Deep Dive: Automatic Prompt Optimization with AgentLightning

12 Jan, 2026

An exploration of Microsoft's AgentLightning library and how to save optimized prompts after training

Introduction

In this blog post, we'll explore AgentLightning, a framework by Microsoft for training and optimizing AI agents. Specifically, we'll deep-dive into the APO (Automatic Prompt Optimization) algorithm, understand its architecture, and learn how to persist the best-optimized prompt template after training completes.

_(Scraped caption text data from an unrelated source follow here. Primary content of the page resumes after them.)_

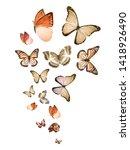 Flock Of Flying Butterflies...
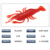 Colorful shrimp soft plastic fishing lures fishing baits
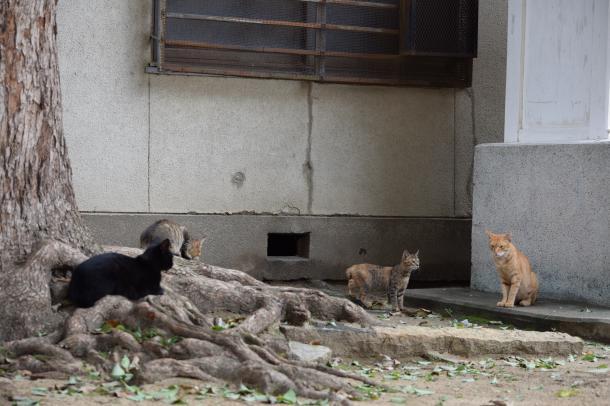 猫3,4,5,7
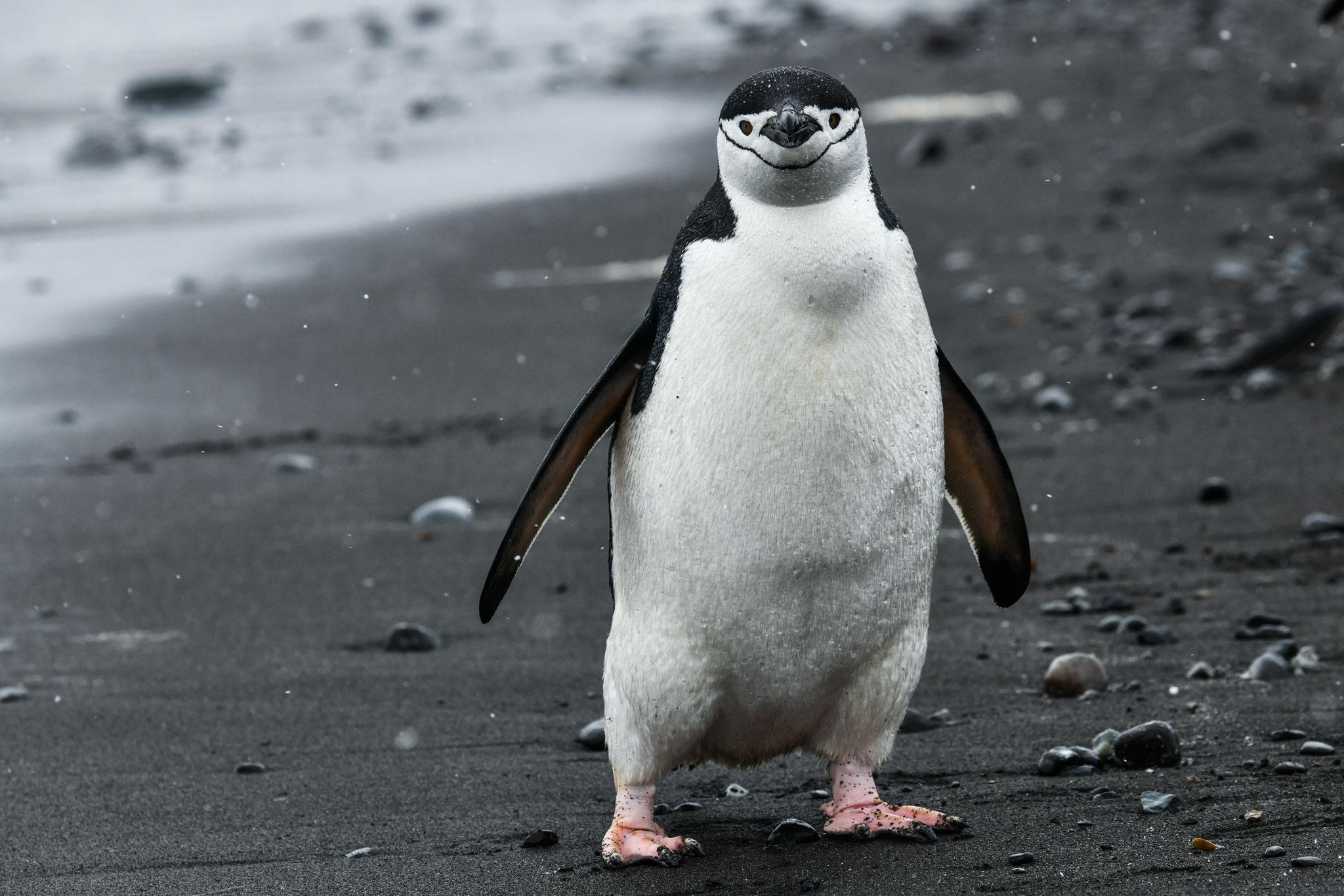 アゴヒゲがくっきり アゴヒゲペンギン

This exploration came from a practical need: after running an expensive prompt optimization training loop, how do we save the best prompt for future use?

What is AgentLightning?
The APO Algorithm
Understanding the Trainer Architecture
Execution Strategy: How State is Managed
The PromptTemplate Resource
Saving the Best Prompt After Training
Complete Working Example
Key Takeaways

What is AgentLightning?

AgentLightning is Microsoft's framework for training AI agents through various optimization algorithms. It provides:

Algorithms: Different optimization strategies (APO, Baseline, etc.)
Trainer: High-level orchestration for wiring algorithms, runners, and stores
Runners: Execute agents and collect rollout data
Store: Manages tasks, traces, and resources
Execution Strategies: Handle process management (shared memory, client-server)

The library follows a modular design where components can be swapped without changing the core training logic.

The APO Algorithm

Overview

APO (Automatic Prompt Optimization) uses textual gradients and beam search to iteratively improve prompts. It's based on ideas from:

How APO Works

The algorithm operates in rounds, where each round:

Samples parent prompts from the current beam
Generates new prompts by computing textual gradients and applying edits
Evaluates all candidates on a validation set
Selects top-k prompts for the next round

Key Configuration Parameters

From the source code at agentlightning/algorithm/apo/apo.py:

class APO(Algorithm, Generic[T_task]):
    def __init__(
        self,
        async_openai_client: AsyncOpenAI,
        *,
        gradient_model: str = "gpt-5-mini",      # Model for computing critiques
        apply_edit_model: str = "gpt-4.1-mini",  # Model for applying edits
        diversity_temperature: float = 1.0,      # Temperature for diversity
        gradient_batch_size: int = 4,            # Samples for gradient computation
        val_batch_size: int = 16,                # Validation batch size
        beam_width: int = 4,                     # Top-k prompts to keep
        branch_factor: int = 4,                  # New candidates per parent
        beam_rounds: int = 3,                    # Number of optimization rounds
        rollout_batch_timeout: float = 3600.0,   # Timeout for rollouts
        run_initial_validation: bool = True,     # Establish baseline score
    ):

Internal State Tracking

APO maintains its optimization history through instance variables:

self._history_best_prompt: Optional[PromptTemplate] = None
self._history_best_score: float = float("-inf")
self._history_best_version: Optional[str] = None

The `get_best_prompt()` Method

APO exposes a method to retrieve the optimized prompt:

def get_best_prompt(self) -> PromptTemplate:
    """
    Retrieve the best prompt discovered during optimization.

    Returns:
        The prompt template with the highest validation score found so far.

    Raises:
        ValueError: If no best prompt has been found yet (run() not called).
    """
    if self._history_best_prompt is None:
        raise ValueError("No best prompt found")
    return self._history_best_prompt

Understanding the Trainer Architecture

The Trainer Class

The Trainer class (agentlightning/trainer/trainer.py) is the high-level orchestration layer that wires:

Algorithm lifecycle: Instantiates algorithms, attaches stores and adapters
Runner fleet: Spawns runners that execute agents and collect traces
Execution strategy: Delegates process management
Telemetry plumbing: Ensures tracers and adapters flow data to the store

Key Trainer Attributes

class Trainer(TrainerLegacy):
    algorithm: Optional[Algorithm]
    """Algorithm instance for training."""

    store: LightningStore
    """Store for tasks and traces."""

    runner: Runner[Any]
    """Runner for executing the agent."""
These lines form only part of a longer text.